Word to World

Wow, guess the old adage time flies when your having fun really is true. I’ve been off work for 8 days as my sister, nephew and brother in law were visiting, and I kinda sad that they’re leaving tomorrow.  I’ve laughed harder, more often this past week  than I have in a while. All routine disappeared and it was great. It was so much fun to hang out with someone who is so in the Now and is excited about everything. Kids have so much to teach us.

And I have a lot to learn. I really have been weak on what may be one of the most important “rules” to live by; using your word as law, aka being impeccable with your word.  It is so important, and I know it but I haven’t been following it. I thought I used to, but having someone in your life to call you on it, and all of a sudden you see how many times your word goes flying out the window. And unfortunately with that, so do you. It’s very likely that our word creates the world we live in, and without it we really lose our power.

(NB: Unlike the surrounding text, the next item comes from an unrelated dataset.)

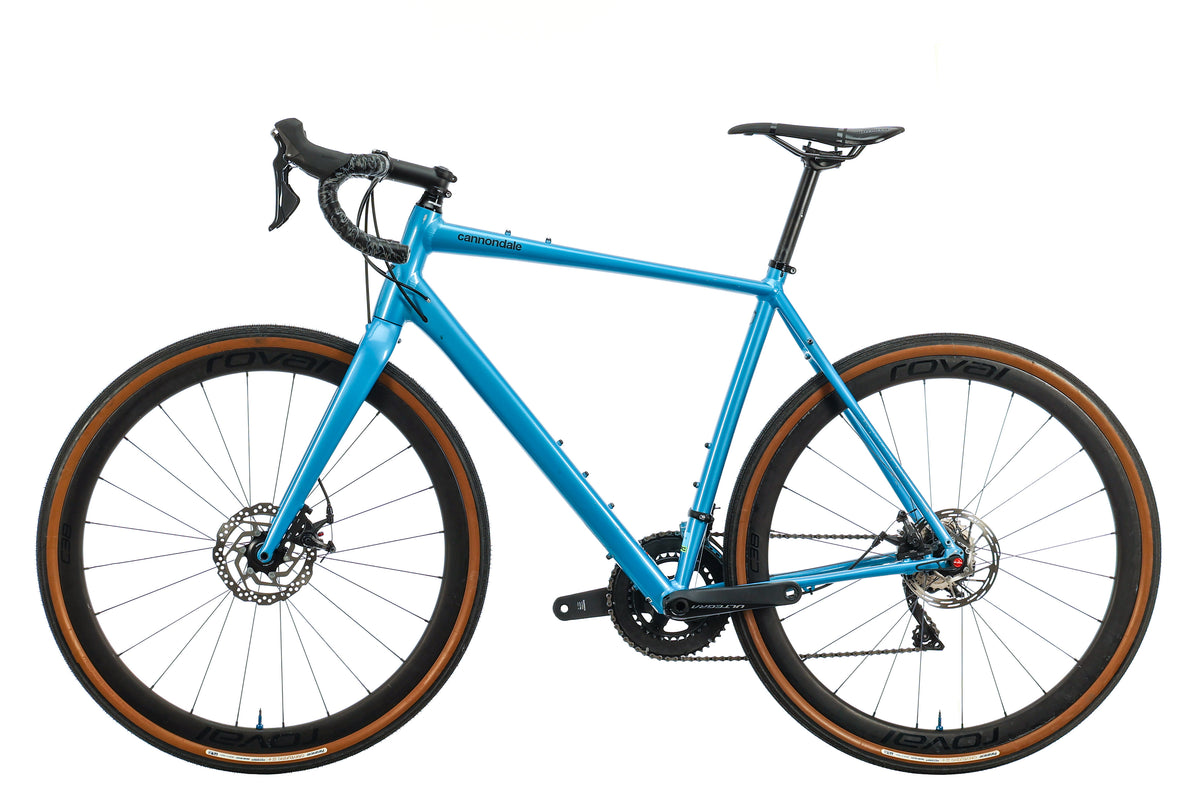 Cannondale topstone on sale alloy 2021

And I guess it isn’t just about saying one thing and then doing another, but it’s how we use our word against others and how we gossip when others aren’t around.  I thought I had that part under control, but this past year I’ve definitely lost touch with that and I often like a good verbal beat down on someone as much as the next person. I know it has to change, and I know I have to be honest with myself and honest with those around me. I’m thankful to have someone who knows me and who can call me on it, otherwise I’d go on thinking I’m doing just fine and everyone else has lost it.

And so to conclude with my last post from a week or so ago, the decision by our client to limit our flexibility at work changed in our favor and i’m glad for that. I haven’t seen the guy who I have made into a villain since, and haven’t even thought about it since I’ve been away, taking advantage of the thing I thought I had lost. Hopefully I can stop slandering him with others, and begin to see him in a new light, someone who is just doing their job and has very different priorities than me.  It may not be easy, but the things that matter often aren’t.

Speaking of which, getting up 4-6 hours earlier than I have been for the past week. So hopefully sleep comes easy and I’m really thinking tomorrow is going to be a great day, despite being back to work etc., etc., etc.

If I have my word and my integrity, all else shall be easy.